- [Task description] Could you convert every line of the material below into a numbered list, skipping the blank lines?

- [Stored entries]
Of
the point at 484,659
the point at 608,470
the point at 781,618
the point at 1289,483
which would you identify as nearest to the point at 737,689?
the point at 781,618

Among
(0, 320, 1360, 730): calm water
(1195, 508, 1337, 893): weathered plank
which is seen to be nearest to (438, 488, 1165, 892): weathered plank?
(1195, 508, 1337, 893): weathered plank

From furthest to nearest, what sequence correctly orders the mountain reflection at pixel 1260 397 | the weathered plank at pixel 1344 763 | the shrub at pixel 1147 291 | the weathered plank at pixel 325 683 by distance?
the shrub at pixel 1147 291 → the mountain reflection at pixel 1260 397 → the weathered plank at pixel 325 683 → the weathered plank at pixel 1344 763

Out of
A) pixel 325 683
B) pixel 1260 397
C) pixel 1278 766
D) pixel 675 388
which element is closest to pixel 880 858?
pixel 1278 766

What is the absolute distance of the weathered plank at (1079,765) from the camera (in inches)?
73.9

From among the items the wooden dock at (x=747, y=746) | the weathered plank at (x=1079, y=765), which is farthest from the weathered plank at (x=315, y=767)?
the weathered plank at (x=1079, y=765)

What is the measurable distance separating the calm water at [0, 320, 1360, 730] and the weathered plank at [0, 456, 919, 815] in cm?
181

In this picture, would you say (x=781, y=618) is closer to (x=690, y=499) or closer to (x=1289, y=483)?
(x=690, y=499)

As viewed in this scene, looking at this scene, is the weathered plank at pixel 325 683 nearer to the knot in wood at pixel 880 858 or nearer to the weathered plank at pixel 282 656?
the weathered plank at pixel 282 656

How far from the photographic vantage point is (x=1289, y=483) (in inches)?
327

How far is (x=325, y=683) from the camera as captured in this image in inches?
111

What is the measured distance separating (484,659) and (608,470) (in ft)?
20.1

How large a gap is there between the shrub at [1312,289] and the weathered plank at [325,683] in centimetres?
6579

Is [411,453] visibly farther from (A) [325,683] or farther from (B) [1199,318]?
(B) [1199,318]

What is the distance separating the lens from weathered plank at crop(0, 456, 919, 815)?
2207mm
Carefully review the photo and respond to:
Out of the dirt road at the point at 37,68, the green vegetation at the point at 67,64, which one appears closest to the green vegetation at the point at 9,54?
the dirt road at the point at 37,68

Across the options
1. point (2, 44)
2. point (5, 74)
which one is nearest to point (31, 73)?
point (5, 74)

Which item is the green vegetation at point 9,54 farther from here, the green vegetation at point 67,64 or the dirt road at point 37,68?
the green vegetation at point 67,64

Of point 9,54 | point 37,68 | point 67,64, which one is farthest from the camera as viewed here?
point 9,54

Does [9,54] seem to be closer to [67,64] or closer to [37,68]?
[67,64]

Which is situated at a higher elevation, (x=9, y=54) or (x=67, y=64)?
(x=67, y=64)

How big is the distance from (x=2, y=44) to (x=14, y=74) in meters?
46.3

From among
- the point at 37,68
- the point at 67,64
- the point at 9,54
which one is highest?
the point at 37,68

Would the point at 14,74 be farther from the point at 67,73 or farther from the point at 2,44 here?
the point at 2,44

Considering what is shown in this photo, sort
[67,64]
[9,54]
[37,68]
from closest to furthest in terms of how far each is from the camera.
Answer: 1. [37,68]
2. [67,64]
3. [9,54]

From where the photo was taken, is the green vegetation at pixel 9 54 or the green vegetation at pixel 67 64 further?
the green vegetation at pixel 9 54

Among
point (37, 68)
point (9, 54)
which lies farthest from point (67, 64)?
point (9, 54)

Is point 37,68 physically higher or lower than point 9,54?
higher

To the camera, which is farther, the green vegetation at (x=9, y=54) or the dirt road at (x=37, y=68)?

- [Response to the exercise]
1. Of
2. the point at 484,659
3. the point at 608,470
4. the point at 781,618
5. the point at 1289,483
6. which would you identify as nearest to the point at 737,689?
7. the point at 781,618
8. Among
9. (0, 320, 1360, 730): calm water
10. (1195, 508, 1337, 893): weathered plank
11. which is seen to be nearest to (438, 488, 1165, 892): weathered plank?
12. (1195, 508, 1337, 893): weathered plank
13. From furthest to nearest, what sequence correctly orders the mountain reflection at pixel 1260 397 | the weathered plank at pixel 1344 763 | the shrub at pixel 1147 291 | the weathered plank at pixel 325 683 by distance?
14. the shrub at pixel 1147 291 → the mountain reflection at pixel 1260 397 → the weathered plank at pixel 325 683 → the weathered plank at pixel 1344 763
15. Out of
16. A) pixel 325 683
17. B) pixel 1260 397
18. C) pixel 1278 766
19. D) pixel 675 388
20. which element is closest to pixel 880 858?
21. pixel 1278 766
22. What is the absolute distance of the weathered plank at (1079,765) from the camera (in inches)?
23. 73.9
24. From among the items the wooden dock at (x=747, y=746) | the weathered plank at (x=1079, y=765), which is farthest from the weathered plank at (x=315, y=767)?
25. the weathered plank at (x=1079, y=765)
26. What is the measurable distance separating the calm water at [0, 320, 1360, 730] and the weathered plank at [0, 456, 919, 815] in cm?
27. 181
28. In this picture, would you say (x=781, y=618) is closer to (x=690, y=499) or closer to (x=1289, y=483)?
29. (x=690, y=499)
30. As viewed in this scene, looking at this scene, is the weathered plank at pixel 325 683 nearer to the knot in wood at pixel 880 858 or nearer to the weathered plank at pixel 282 656?
31. the weathered plank at pixel 282 656
32. How far from the photographic vantage point is (x=1289, y=483) (in inches)?
33. 327
34. How far is (x=325, y=683) from the camera as captured in this image in inches?
35. 111
36. What is the measured distance separating (484,659) and (608,470) (in ft)?
37. 20.1
38. How large a gap is there between the shrub at [1312,289] and the weathered plank at [325,683] in centimetres?
39. 6579
40. Is [411,453] visibly farther from (A) [325,683] or farther from (B) [1199,318]?
41. (B) [1199,318]
42. What is the distance separating the lens from weathered plank at crop(0, 456, 919, 815)?
43. 2207mm
44. Carefully review the photo and respond to:
45. Out of the dirt road at the point at 37,68, the green vegetation at the point at 67,64, which one appears closest to the green vegetation at the point at 9,54?
46. the dirt road at the point at 37,68
47. Across the options
48. 1. point (2, 44)
49. 2. point (5, 74)
50. which one is nearest to point (31, 73)?
51. point (5, 74)
52. Which item is the green vegetation at point 9,54 farther from here, the green vegetation at point 67,64 or the dirt road at point 37,68?
53. the green vegetation at point 67,64
54. Of point 9,54 | point 37,68 | point 67,64, which one is farthest from the camera as viewed here?
55. point 9,54
56. Does [9,54] seem to be closer to [67,64] or closer to [37,68]?
57. [67,64]
58. Which is situated at a higher elevation, (x=9, y=54) or (x=67, y=64)?
59. (x=67, y=64)
60. How big is the distance from (x=2, y=44) to (x=14, y=74) in meters?
61. 46.3
62. From among
63. - the point at 37,68
64. - the point at 67,64
65. - the point at 9,54
66. which one is highest?
67. the point at 37,68
68. Would the point at 14,74 be farther from the point at 67,73 or farther from the point at 2,44 here?
69. the point at 2,44
70. Considering what is shown in this photo, sort
71. [67,64]
72. [9,54]
73. [37,68]
74. from closest to furthest in terms of how far each is from the camera.
75. Answer: 1. [37,68]
76. 2. [67,64]
77. 3. [9,54]
78. From where the photo was taken, is the green vegetation at pixel 9 54 or the green vegetation at pixel 67 64 further?
79. the green vegetation at pixel 9 54
80. Among
81. point (37, 68)
82. point (9, 54)
83. which lies farthest from point (67, 64)?
84. point (9, 54)
85. Is point 37,68 physically higher or lower than point 9,54?
86. higher
87. To the camera, which is farther, the green vegetation at (x=9, y=54) or the dirt road at (x=37, y=68)?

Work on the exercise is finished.